The British Association was also told that local authorities may have more power to combat the drug trade than the police, and police drug squads should be switched from trying to catch the leaders of the international drugs trade to trying to drive dealers off the streets.
Kate Painter, of the Institute of Criminology at Cambridge University, told the meeting that as a result of improved street lighting in one area of Dudley in the West Midlands, the numbers of all offences fell by nearly 23 per cent. Nor was the crime simply displaced to less well-lit areas - there was a 3 per cent drop in offences in an adjacent estate.
She also cited one project in Cambridge where, after closed-circuit TV cameras had been installed, 'women were still saying that they wanted more lighting'. The move had not decreased fear of crime and, for closed-circuit TV to be effective, the lighting would have to be improved.
Professor Philip Bean, professor of criminology at the University of Loughborough, told the association that the problem of drug trafficking was the streets. 'Once dealing becomes established, it becomes difficult to move it along.' He cited the example of the King's Cross area of London where, in one operation, police apprehended some 45 drug dealers but, within four days, drugs were being traded again on the streets.

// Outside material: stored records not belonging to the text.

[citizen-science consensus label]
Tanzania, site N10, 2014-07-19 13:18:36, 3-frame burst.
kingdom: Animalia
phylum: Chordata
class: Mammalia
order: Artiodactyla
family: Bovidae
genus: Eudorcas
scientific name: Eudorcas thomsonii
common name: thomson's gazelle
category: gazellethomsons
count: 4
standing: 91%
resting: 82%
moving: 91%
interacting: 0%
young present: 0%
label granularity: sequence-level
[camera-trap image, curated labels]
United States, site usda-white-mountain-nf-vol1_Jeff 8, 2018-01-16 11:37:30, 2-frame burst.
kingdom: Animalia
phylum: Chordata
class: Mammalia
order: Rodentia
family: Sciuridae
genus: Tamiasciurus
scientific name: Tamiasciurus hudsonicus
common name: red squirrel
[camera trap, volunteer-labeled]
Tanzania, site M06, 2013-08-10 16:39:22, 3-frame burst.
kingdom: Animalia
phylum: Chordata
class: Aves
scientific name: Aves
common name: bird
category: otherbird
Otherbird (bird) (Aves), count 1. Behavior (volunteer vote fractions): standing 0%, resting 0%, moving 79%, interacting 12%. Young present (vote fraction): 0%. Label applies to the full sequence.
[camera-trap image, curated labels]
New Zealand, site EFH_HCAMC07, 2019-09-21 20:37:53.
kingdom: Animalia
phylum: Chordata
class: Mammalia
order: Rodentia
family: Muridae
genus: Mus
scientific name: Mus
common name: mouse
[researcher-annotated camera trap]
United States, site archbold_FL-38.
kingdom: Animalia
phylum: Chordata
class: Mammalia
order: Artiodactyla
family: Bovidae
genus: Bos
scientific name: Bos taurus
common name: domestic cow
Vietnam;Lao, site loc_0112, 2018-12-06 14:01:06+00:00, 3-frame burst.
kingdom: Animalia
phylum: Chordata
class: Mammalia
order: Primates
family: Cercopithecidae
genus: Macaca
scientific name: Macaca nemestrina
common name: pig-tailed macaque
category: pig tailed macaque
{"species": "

The object should be to drive dealers off the streets and into their houses, Professor Bean said. They would have less contact with the casual user, and would be more discriminating about who they let into their houses.
Praising the King's Cross Project, a partnership of police, community and local authority, Professor Bean pointed out that the police had quickly discovered that the local authorities had more power to counter drug-dealing by closing buildings and hotels, and moving bus shelters.